Mit Bescheid vom … April 2024, zugestellt mit Postzustellungsurkunde am … April 2024, bestätigte das Landratsamt die am … April 2024 mündlich angeordnete Baueinstellung und stellte fest, dass die Bauarbeiten eingestellt bleiben (Nr. 1). Für den Fall, dass Nr. 1 des Bescheids nicht befolgt werden sollte, wurde ein Zwangsgeld in Höhe von 2.500,00 EUR angedroht, das bei unerlaubter Fortsetzung der Bauarbeiten fällig und eingezogen wird (Nr. 2). Die sofortige Vollziehbarkeit von Nr. 1 wurde angeordnet (Nr. 3). Der Antragsteller hat die Kosten des Verfahrens zu tragen (Nrn. 4-7). Zur Begründung wurde im Wesentlichen ausgeführt, die festgestellten Abweichungen seien genehmigungspflichtig, eine Baugenehmigung hierfür liege nicht vor.
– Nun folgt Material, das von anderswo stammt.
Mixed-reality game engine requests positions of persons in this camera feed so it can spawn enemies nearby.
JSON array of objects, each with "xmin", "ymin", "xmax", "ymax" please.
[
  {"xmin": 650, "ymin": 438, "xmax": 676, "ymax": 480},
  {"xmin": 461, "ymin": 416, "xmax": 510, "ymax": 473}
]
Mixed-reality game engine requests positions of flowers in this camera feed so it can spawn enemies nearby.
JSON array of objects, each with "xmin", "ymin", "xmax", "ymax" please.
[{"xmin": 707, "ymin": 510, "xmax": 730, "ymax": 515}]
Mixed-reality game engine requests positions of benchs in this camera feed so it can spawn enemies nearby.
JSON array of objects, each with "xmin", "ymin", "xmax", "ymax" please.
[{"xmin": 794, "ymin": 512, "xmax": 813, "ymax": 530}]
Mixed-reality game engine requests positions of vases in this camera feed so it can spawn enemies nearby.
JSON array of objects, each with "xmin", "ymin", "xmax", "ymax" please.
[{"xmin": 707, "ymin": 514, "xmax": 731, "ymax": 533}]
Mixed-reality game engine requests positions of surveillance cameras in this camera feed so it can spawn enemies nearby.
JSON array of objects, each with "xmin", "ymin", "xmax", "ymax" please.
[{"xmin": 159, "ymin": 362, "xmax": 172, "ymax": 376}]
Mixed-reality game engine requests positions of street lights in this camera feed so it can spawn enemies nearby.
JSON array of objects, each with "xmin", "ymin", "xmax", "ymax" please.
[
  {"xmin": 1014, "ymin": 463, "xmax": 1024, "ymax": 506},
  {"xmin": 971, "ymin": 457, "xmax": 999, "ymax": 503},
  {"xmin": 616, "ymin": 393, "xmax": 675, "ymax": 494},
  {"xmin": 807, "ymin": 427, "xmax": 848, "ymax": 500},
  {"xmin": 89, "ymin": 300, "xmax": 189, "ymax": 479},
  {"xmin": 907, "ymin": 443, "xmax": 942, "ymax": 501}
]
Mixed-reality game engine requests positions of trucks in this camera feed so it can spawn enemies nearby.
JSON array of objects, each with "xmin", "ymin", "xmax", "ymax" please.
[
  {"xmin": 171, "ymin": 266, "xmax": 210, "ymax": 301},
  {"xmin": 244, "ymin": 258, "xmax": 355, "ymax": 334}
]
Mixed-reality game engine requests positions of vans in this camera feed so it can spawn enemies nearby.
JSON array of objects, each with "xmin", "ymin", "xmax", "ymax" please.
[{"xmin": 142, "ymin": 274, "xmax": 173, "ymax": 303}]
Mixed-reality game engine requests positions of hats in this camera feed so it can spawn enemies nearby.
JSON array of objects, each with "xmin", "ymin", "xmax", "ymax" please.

Die Einstellung sei erforderlich gewesen, denn nur auf diese Weise könne verhindert werden, dass eventuell baurechtswidrige Anlagen errichtet würden. Die sofortige Vollziehbarkeit sei anzuordnen, da nur durch die sofortige Einstellung der Bauarbeiten verhindert werden könne, dass rechtswidrige Bauvorhaben verwirklicht werden. Die Einhaltung der baulichen Vorschriften sei von zentraler Bedeutung, es könne nicht hingenommen werden, dass während eines laufenden Gerichtsverfahrens der Bauherr sein Vorhaben womöglich vollende, es sich aber herausstelle, dass es wieder zu beseitigen sei.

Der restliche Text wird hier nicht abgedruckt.